Ventotto funzionari, tra cui una dozzina circa di membri della Camera, hanno scritto una lettera al Comitato nazionale democratico chiedendo un "reset" sulla politica crittografica per integrare il recente cambiamento sul biglietto elettorale, ha detto Nickel.
Tra le loro richieste ci sono un presidente pro-innovazione della Securities and Exchange Commission, una scelta vicepresidenziale "sofisticata" sulla politica degli asset digitali, l'inclusione di un linguaggio pro-cripto nella piattaforma del partito e un approccio più innovativo, ha affermato.

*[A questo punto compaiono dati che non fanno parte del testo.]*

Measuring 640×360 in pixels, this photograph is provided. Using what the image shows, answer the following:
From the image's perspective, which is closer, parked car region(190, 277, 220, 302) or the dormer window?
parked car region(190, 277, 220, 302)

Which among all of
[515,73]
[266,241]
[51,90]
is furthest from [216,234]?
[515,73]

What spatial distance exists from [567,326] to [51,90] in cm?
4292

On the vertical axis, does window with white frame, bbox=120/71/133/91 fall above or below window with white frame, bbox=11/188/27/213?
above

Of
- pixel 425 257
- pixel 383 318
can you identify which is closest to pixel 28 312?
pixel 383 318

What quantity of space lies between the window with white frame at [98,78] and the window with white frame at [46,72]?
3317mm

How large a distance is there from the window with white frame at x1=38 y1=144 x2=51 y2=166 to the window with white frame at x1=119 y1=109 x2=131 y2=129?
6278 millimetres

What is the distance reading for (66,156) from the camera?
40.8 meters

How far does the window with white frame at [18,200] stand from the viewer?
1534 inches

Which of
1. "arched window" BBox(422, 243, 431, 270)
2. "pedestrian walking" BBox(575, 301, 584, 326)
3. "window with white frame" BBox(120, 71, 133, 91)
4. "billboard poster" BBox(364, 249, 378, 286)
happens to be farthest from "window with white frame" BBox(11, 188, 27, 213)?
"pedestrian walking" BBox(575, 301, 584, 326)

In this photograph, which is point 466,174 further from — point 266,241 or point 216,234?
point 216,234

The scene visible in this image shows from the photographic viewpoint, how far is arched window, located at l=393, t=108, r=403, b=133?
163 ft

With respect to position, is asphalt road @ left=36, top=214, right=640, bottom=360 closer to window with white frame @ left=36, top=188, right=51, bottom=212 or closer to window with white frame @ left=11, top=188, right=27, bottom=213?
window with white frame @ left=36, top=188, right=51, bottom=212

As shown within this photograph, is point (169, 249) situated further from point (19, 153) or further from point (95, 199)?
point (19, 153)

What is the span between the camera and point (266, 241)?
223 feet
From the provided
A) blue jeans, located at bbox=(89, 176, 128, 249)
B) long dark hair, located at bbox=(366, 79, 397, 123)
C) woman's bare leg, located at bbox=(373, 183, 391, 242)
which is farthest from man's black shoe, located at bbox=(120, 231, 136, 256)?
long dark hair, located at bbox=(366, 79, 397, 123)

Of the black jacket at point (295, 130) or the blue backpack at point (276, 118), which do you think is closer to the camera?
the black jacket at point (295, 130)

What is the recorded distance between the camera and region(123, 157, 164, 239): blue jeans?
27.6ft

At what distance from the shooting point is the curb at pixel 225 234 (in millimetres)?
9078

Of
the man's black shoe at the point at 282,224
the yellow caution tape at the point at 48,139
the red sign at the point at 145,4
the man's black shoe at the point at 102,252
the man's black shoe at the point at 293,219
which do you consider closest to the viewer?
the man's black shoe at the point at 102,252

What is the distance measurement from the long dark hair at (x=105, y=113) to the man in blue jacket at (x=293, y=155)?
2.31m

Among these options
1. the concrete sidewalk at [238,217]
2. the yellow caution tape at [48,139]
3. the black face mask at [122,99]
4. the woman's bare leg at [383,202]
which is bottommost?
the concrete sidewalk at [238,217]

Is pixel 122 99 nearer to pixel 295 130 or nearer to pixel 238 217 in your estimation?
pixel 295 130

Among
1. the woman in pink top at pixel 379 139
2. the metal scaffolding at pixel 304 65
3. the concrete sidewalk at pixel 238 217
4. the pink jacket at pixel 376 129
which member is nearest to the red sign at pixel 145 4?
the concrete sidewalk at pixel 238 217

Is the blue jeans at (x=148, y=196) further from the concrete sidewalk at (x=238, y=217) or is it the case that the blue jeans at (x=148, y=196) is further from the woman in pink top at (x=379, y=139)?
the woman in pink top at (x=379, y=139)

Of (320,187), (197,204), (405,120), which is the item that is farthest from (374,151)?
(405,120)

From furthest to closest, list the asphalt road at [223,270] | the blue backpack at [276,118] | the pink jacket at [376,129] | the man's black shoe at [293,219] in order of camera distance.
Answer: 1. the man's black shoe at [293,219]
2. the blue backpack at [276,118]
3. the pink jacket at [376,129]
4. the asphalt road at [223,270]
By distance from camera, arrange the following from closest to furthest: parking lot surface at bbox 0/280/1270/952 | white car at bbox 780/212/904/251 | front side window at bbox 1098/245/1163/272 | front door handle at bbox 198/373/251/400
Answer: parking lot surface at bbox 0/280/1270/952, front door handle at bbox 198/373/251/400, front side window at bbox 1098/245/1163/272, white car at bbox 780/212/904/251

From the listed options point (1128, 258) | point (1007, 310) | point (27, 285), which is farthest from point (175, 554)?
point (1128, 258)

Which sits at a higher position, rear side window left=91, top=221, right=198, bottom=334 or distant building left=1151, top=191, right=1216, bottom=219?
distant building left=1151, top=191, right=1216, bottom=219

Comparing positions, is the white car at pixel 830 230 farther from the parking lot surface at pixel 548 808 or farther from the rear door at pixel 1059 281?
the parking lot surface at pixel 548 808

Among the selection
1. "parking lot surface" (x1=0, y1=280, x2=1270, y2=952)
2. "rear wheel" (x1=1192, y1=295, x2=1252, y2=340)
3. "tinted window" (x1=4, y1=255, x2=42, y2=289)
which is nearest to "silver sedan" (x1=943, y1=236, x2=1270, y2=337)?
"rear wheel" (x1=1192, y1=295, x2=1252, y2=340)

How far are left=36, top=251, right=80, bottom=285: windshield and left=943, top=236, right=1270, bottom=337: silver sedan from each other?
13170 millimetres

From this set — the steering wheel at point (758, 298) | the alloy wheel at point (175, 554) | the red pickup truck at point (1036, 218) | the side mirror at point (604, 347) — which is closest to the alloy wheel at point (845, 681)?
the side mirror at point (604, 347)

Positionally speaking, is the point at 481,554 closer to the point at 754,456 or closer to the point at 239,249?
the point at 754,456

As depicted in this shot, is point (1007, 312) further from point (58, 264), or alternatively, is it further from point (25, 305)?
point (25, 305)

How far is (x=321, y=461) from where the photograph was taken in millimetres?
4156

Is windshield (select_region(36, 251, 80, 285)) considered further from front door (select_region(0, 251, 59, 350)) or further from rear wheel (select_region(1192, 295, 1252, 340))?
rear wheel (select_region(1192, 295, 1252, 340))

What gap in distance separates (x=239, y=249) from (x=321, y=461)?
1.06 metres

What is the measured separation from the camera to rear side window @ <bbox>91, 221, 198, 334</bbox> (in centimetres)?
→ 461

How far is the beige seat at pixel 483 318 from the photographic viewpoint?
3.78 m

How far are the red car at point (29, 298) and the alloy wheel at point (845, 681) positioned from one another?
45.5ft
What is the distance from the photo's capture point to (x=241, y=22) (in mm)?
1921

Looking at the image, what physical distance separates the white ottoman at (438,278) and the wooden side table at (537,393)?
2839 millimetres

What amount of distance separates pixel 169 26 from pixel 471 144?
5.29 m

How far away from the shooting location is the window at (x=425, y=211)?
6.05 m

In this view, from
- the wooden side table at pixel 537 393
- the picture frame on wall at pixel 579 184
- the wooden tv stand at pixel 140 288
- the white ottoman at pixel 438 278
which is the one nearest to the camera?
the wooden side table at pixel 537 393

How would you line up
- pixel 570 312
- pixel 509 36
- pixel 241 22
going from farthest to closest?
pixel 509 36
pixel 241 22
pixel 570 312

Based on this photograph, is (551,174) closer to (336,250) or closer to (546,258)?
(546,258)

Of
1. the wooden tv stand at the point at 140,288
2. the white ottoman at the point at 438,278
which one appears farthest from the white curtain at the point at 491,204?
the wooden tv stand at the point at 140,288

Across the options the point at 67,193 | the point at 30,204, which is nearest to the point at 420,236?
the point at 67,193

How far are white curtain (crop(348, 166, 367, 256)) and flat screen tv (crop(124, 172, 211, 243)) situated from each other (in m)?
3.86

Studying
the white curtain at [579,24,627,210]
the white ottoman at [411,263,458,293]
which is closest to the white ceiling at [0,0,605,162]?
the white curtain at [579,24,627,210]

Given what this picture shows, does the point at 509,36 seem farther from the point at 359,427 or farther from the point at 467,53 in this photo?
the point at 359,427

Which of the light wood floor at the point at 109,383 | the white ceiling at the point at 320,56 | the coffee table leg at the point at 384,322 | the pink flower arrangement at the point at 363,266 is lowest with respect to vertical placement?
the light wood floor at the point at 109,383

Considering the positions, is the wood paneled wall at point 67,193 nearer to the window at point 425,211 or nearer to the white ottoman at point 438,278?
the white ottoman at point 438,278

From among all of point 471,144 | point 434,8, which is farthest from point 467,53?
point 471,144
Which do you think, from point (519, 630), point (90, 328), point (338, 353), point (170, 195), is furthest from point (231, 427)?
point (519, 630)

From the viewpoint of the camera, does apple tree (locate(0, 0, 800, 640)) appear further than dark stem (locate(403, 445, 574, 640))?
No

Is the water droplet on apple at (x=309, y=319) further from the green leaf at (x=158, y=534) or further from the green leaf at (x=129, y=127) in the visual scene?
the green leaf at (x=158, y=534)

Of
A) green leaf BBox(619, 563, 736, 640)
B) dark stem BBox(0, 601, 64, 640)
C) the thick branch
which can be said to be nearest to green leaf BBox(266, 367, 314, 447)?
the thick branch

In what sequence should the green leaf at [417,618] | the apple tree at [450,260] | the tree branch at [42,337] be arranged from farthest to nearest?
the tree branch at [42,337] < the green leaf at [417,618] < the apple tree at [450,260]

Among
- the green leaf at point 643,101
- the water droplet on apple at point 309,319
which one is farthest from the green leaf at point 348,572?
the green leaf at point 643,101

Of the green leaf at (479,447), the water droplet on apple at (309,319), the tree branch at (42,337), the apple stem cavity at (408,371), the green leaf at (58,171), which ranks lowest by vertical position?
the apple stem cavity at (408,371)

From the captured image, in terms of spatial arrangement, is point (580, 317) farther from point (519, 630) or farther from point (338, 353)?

I commenti offrono l'ultima prova della difesa bipartisan delle criptovalute come tema della campagna elettorale per le elezioni del 2024, che è già stata inondata da decine di milioni di dollari di raccolta fondi da parte dei comitati di azione politica del settore. I democratici sono rimasti ben indietro rispetto alla promessa dell’ex presidente Donald Trump di essere amichevole con i sostenitori del Bitcoin e delle criptovalute, che si sono irritati con l’amministrazione del presidente Joe Biden e con i regolatori finanziari dalla mano pesante.
L’idea, tra i sostenitori di Bitcoin e criptovalute a sinistra, è che l’uscita di Biden dalla corsa potrebbe creare un’apertura per i democratici su e giù per riconsiderare la loro posizione sulle criptovalute, non ultimo Harris. Alcune fazioni del partito stanno facendo pressioni affinché la sua campagna si dichiari favorevole, ha detto Nickel.
Trump dovrebbe parlare più tardi alla conferenza di Nashville.
Questa è una storia in via di sviluppo.